Exercices:
**1.** Répondez aux questions suivantes à partir de l'extrait sur le roman de Cécile Coulon.
(a) Dans quel hameau appelle-t-on la mère une nuit ?
(b) Combien de pages compte le récit ?
(c) Quels deux talents Cécile Coulon mêle-t-elle dans ce roman ?
**2.** Dans l'extrait sur le roman de Cécile Coulon, réécrivez plus brièvement le paragraphe qui commence par « Les 135 pages de ce récit » en conservant ses faits essentiels.
**3.** Dressez la liste complète de ce à quoi, selon l'extrait sur le roman de Cécile Coulon, ce court roman nous renvoie.

La langue de choses cachées, Cécile Coulon, L’iconoclaste

Cécile Coulon

La mère connaît la langue des choses cachées. Elle seule l’entend, soigne les blessures, accompagne parfois la mort venant. On l’appelle dans la nuit, elle vient à la tombée du jour puis repart avant le lever du soleil : c’est son don, mais aussi son travail qu’elle transmet jour après jour à son fils. Une nuit, on appelle la mère dans le hameau du Fond du Puits, et c’est le fils qui part. Il n’est ni attendu ni désiré. Il doit se rappeler les conseils de sa mère, ne pas fauter, ne pas s’éloigner de la voix qui l’a appelé, ne pas s’émouvoir des mots qu’il entend à travers les portes et visages clos… mais cette nuit, la mère n’est pas là et il est seul à entendre ces langues des choses cachées.

Les 135 pages de ce récit nous racontent ces heures d’obscurité et nous immergent dans la violence des douleurs tues et des silences qui les révèlent. A côté de ce fils, nous naviguons au plus près de la noirceur des âmes, accompagné par le souffle lourd et pesant qui étouffe les vérités enfouies, les corps et  cœurs meurtris. Construit sous la forme d’un conte aussi lumineux et envoûtant qu’il est sombre et poignant, ce court roman extrêmement maîtrisé nous renvoie à nos peurs, nos désirs, nos lâchetés et nos choix. De cette nuit aux côtés du fils, personne ne sortira indemne, et résonnera encore longtemps cette langue des choses cachées. Avec son dernier roman, Cécile Coulon signe de loin son ouvrage le plus puissant en mêlant avec justesse ses talents de romancière et de poétesse.

Jeu de données:
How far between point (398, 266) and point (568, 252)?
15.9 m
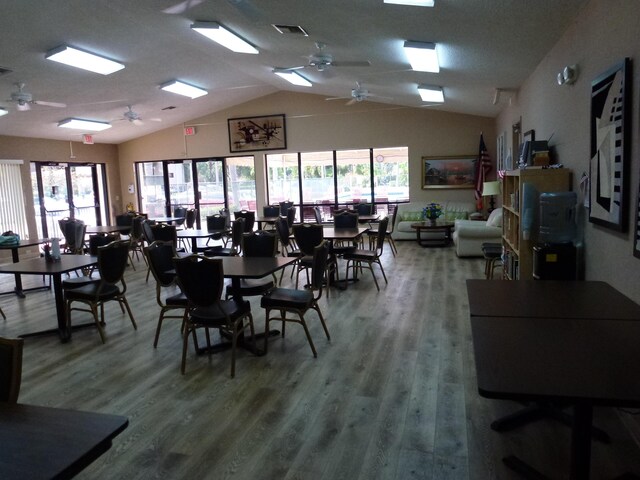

Corrigés:
**1.**
(a) Dans le hameau du Fond du Puits.
(b) Le récit compte 135 pages.
(c) Ses talents de romancière et de poétesse.

**2.** Ce récit de 135 pages raconte une nuit d'obscurité aux côtés du fils. Il plonge le lecteur dans la violence des douleurs tues et des vérités enfouies. Construit comme un conte à la fois lumineux et sombre, ce court roman très maîtrisé renvoie à nos peurs, nos désirs, nos lâchetés et nos choix, et personne n'en sort indemne. Avec ce dernier roman, son ouvrage le plus puissant, Cécile Coulon mêle ses talents de romancière et de poétesse.

**3.**
- nos peurs
- nos désirs
- nos lâchetés
- nos choix